We were on the interstate when my older sister said, “Let’s open the car door and see if the pavement looks blurry.  You go first.”  I grabbed the door handle, swung out, and dangled over the road to get a closer look.  I hung on until she started tickling me.  When I let go, I bounced down the highway like a bag of laundry.

For kids, all bets were off.

My big sister owed money to Tommy Wingurtzman and there wasn’t enough in my piggy bank to pay him.  When I wasn’t looking, she tied me up and told him he could kick me in the head for a dollar a pop.  After paying Tommy, she had enough left over to buy a pony.

Somehow, I survived childhood and, not for lack of effort on my part, went off to college a virgin.  St. Pauli Girl beer has an ad.  The tagline goes something like, “You always remember your first girl.”  Fortunately, for me, there was a first girl.  God bless her.  Sherry Stromberg.  A nice Swedish girl.  Well, not directly from Sweden but who was I to be fussy?  I met her while home on Christmas break.  I’ve always admired the Scandinavians’ relaxed attitude about nudity and sex.  A blonde, Nordic goddess who could have posed for the beer ad, Sherry was an honest-to-God “older” woman.  Poor Sherry.  I’m sure our passion was much more memorable for me than for her.  Still, the drought was over. 

My track record for meeting women was far from stellar.  I managed to bumble along somehow and eventually learned I had better luck in Cambridge than Boston.  Maybe it was the town’s leftward tilt.  Maybe I was more comfortable and familiar with Cambridge since I lived there.  Maybe my small town brain found the scale easier to digest. 

Despite my ineptitude, I met a number of smart, beautiful women at parties, bars, school, even sailing.  In 1983, at the height of the Madonna craze, I went to Miami for a wedding.  I had long avoided Florida, convinced that something in the water turned hair blue.  I spotted a lovely young woman at the posh Grand Bay Hotel’s Friday happy hour.  At the time, they used the Grand Bay in the hit television series Miami Vice.  I figured, if it was good enough for Don Johnson, I should try it.  Rita wore an elegant grey business suit with a porcelain silk blouse.  She drew me in with her whimsical smile and curls the color of wedding rings.

§ YOUR GOAL: In the passage, where is Rita first spotted? The data that follows is separate from the passage.

§ GIVEN INFORMATION:
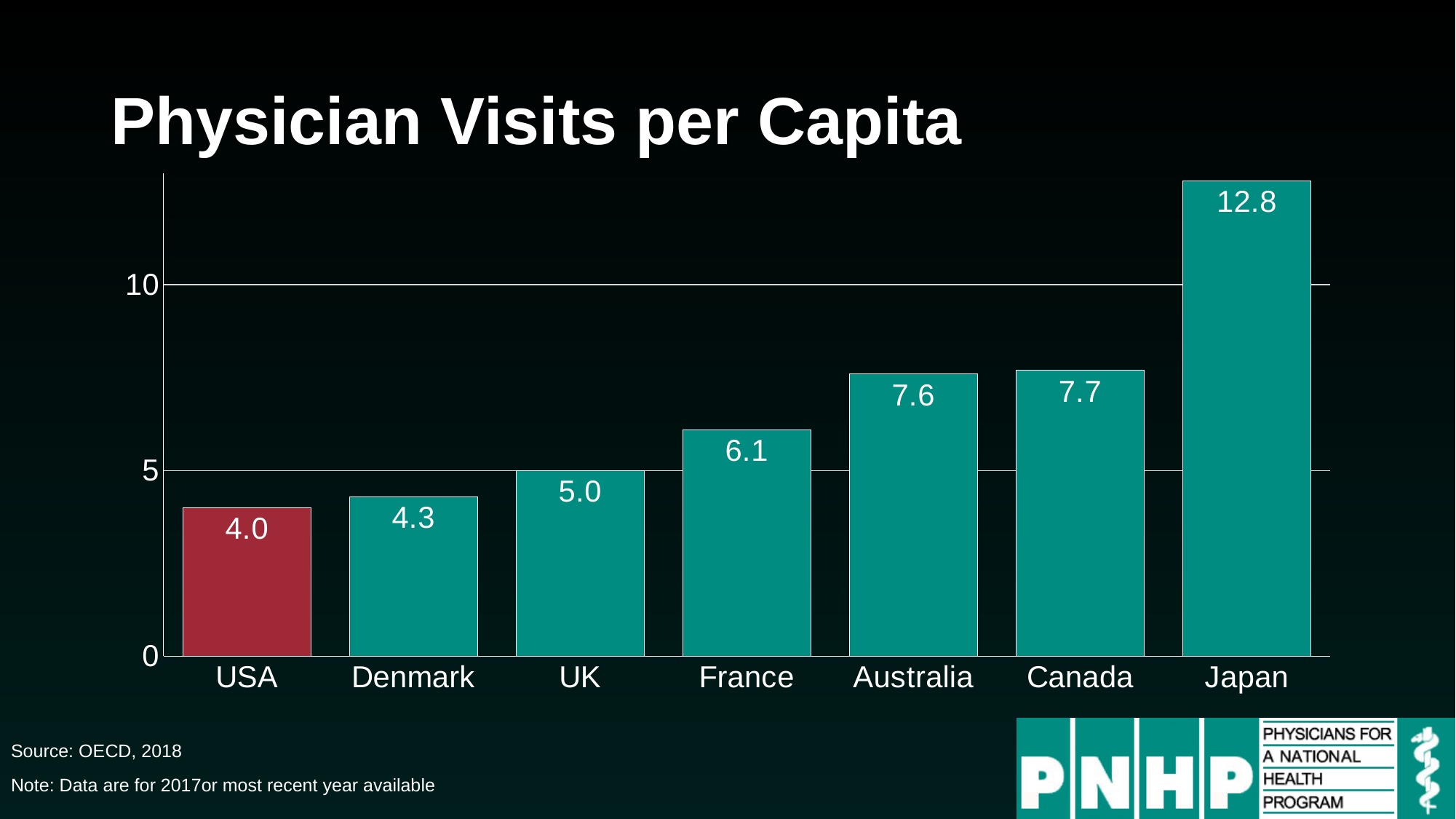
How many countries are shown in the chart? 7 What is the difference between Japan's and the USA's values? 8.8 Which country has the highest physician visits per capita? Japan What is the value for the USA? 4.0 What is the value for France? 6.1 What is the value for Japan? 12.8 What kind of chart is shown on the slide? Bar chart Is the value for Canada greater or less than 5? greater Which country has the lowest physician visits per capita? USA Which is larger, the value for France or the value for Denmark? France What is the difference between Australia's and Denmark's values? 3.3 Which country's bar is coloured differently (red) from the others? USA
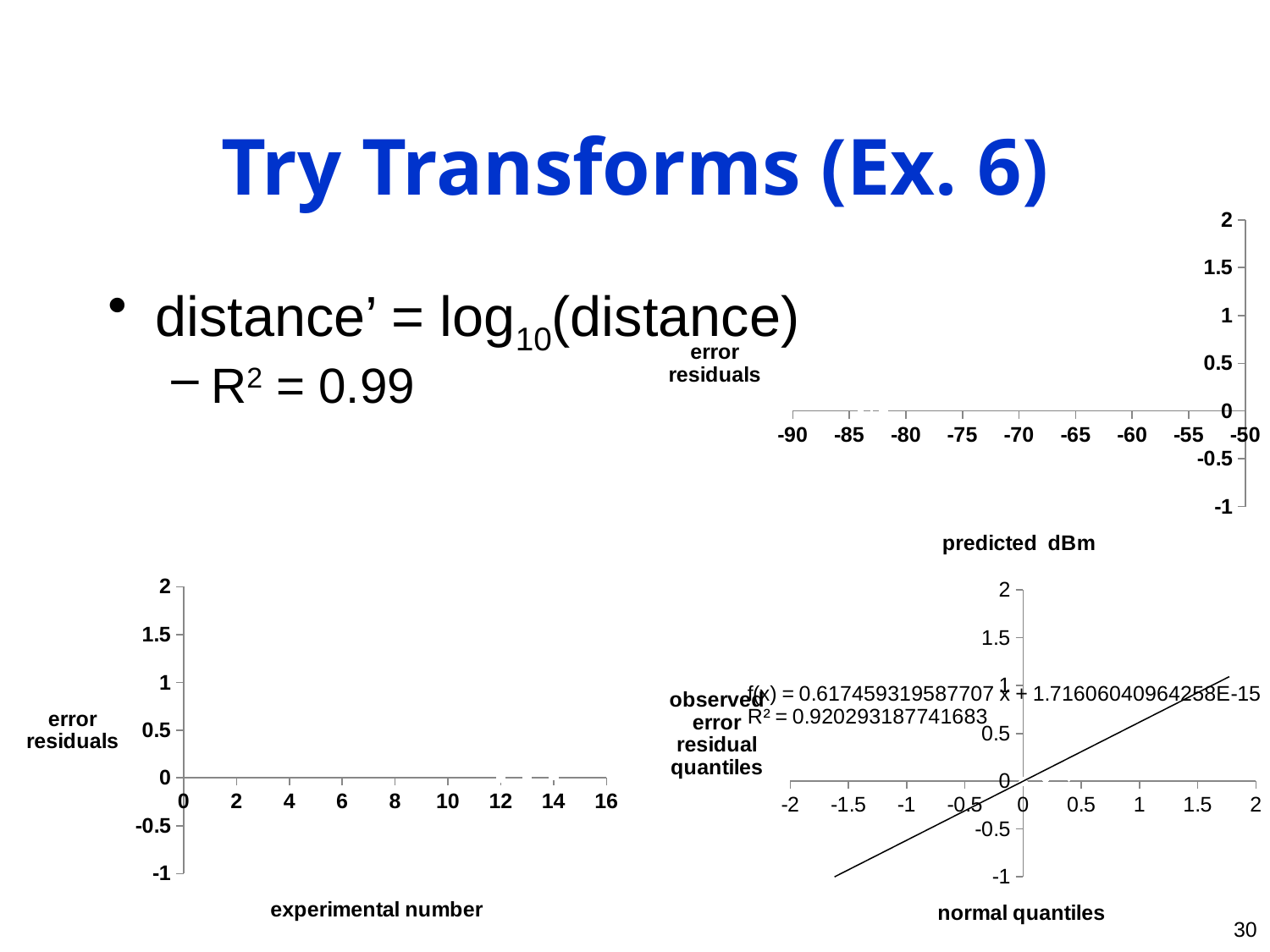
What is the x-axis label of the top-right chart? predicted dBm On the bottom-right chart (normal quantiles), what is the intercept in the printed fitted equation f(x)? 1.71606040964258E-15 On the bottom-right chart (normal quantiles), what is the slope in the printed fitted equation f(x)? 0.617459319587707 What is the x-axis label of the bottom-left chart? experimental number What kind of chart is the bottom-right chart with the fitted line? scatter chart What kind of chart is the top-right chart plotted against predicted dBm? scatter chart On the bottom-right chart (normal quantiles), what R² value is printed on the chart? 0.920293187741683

* * *

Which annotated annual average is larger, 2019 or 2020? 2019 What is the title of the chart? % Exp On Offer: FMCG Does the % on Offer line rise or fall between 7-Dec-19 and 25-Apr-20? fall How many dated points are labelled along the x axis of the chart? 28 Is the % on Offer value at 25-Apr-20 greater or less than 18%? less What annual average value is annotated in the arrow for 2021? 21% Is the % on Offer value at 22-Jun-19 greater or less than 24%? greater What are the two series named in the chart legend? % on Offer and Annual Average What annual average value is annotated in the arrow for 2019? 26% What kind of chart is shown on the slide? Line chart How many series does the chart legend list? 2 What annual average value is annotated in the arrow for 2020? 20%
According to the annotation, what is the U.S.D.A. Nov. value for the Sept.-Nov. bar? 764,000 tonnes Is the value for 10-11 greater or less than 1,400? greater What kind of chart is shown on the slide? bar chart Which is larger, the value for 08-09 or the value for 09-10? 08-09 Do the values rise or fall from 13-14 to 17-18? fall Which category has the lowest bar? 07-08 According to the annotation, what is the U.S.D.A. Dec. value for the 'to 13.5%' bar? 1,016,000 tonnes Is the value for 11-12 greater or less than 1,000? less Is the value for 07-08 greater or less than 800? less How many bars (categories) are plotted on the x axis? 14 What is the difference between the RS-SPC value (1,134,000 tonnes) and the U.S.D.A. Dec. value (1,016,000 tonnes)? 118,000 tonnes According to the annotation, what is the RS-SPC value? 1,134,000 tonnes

§ RESPONSE BOX: At the Friday happy hour of the Grand Bay Hotel in Miami.